» Sezione del documento
★ ★ ★ ★ ★
Il chitarrista Mike Mushok aveva garantito un paio d’anni fa che avrebbero fatto un’accurata selezione dei pezzi e possiamo dire che è stato di parola, tanto che alla fine in scaletta trovano posto solo dieci brani, per poco più di mezz’ora di musica. Troppo poco vista la lunga attesa? Forse sì, ma in questo modo ci troviamo di fronte ad un lavoro compatto e con all’interno tutto quanto il vecchio fan degli Staind si aspetta da loro.
Gli armonici incazzati dell’opener “Lowest In Me” s’incastrano alla perfezione tra “Dysfunction” (nota per le nuove leve alla scoperta del nu metal che fu: andate a rispolverare “Mudshovel”) e il già citato “Break The Cycle”, mentre Aaron avrà anche perso i capelli ma non un’oncia del suo talento vocale; “Was Any Of It Real?” com quel sottofondo elettronico avrebbe ben figurato nelle colonne sonore dell’epoca (invecchiate peraltro molto meglio dei film stessi); “In This Condition” getta il guanto agli sfidanti dell’arena post-grunge (dai Seether ai Three Days Grace); e potremmo andare avanti così a oltranza, come i vecchi intorno al fuoco che rievocano i bei tempi andati.
Per non annoiare i lettori più giovani ci soffermiamo quindi sul capitolo ballad, forse il più delicato visto che proprio queste furono la scintilla da cui tutto ebbe inizio: ebbene sia “Here And Now” che “Better Days” ci hanno tutto sommato convinto (più la prima della seconda) con la giusta dose di malinconia di cui Mr. Lewis è da sempre maestro, ma senza scadere nel bieco autocitazionismo o nell’eccesso di melassa occorso a partire da “14 Shades of Grey”, ed evitando altresì di voler compiacere anche la casalinga di Voghera (citofonare David Draiman per referenze).
Chcchè ne dicano loro stessi non sono certo passati di moda, ed anzi proprio in tracce come “Out Of Time” o “Cycle Of Hurting” mostrano, se pur sotto traccia, di saper stare al passo con le nuove leve sempre più abili a mischiare chitarroni ed elettronica (dai Bad Omens agli Spiritbox passando per i Motionless In White), in un gioco di specchi in cui il ruolo di maestro e allievo si confondono.
“Confessions Of The Fallen” non inventa nulla (e anzi, sul finale molla forse un po’ il colpo), ma non è questo che gli si chiede: come una coperta calda, il ritorno degli Staind avvolge le orecchie degli ex (?) ragazzi divenuti adulti rievocando il sound dell’adolescenza, in una sorta di requel che funziona bene come i nuovi capitoli di “Scream”.
★ ★ ★ ★ ★
» Record forniti

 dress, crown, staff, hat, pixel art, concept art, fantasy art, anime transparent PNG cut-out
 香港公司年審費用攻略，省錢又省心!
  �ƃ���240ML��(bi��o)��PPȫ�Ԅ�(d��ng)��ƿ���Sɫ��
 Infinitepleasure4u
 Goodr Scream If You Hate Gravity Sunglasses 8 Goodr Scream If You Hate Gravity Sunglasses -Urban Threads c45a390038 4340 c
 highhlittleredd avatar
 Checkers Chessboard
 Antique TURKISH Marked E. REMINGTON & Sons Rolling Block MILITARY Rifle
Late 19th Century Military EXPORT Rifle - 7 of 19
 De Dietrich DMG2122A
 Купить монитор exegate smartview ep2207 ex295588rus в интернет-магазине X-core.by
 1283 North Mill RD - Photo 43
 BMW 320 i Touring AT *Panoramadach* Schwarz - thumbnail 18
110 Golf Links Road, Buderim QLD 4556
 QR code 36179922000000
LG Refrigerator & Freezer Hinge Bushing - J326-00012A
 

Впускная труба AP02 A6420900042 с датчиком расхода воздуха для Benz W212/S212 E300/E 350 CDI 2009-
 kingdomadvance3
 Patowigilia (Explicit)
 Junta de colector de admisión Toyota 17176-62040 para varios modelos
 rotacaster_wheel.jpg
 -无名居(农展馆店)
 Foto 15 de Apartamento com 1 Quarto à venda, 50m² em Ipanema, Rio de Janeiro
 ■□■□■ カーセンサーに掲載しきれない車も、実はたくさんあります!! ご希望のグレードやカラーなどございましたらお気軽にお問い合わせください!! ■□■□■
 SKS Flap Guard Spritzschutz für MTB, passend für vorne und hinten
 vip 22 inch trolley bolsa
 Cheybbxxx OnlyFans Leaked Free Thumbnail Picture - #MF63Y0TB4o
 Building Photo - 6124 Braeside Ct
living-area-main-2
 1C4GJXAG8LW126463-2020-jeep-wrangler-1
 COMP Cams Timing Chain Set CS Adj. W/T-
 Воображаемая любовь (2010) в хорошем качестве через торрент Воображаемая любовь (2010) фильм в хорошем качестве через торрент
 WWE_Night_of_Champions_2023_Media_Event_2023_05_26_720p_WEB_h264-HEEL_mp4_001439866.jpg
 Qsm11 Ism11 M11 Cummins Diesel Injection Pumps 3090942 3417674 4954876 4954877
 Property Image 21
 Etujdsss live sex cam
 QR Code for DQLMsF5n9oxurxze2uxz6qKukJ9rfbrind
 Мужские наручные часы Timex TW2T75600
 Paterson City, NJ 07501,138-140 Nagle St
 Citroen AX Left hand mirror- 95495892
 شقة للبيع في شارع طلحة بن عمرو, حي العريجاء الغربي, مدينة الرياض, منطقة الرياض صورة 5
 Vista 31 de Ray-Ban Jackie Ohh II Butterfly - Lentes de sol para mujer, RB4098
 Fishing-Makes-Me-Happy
★ ★ ★ ★ ★
» Cose da fare
A) Rispondi a queste domande sulla recensione:
(i) Quanti brani compongono la scaletta del disco?
(ii) Quale brano apre l'album?
(iii) Tra "Here And Now" e "Better Days", quale ha convinto di più?
B) Ricopia dalla recensione il passo che inizia con "Per non annoiare" e termina con "Draiman per referenze).".
Per rispondere non occorre consultare i record.

» Le tue risposte
A)
(i) Dieci.
(ii) "Lowest In Me".
(iii) "Here And Now".

B)
Per non annoiare i lettori più giovani ci soffermiamo quindi sul capitolo ballad, forse il più delicato visto che proprio queste furono la scintilla da cui tutto ebbe inizio: ebbene sia “Here And Now” che “Better Days” ci hanno tutto sommato convinto (più la prima della seconda) con la giusta dose di malinconia di cui Mr. Lewis è da sempre maestro, ma senza scadere nel bieco autocitazionismo o nell’eccesso di melassa occorso a partire da “14 Shades of Grey”, ed evitando altresì di voler compiacere anche la casalinga di Voghera (citofonare David Draiman per referenze).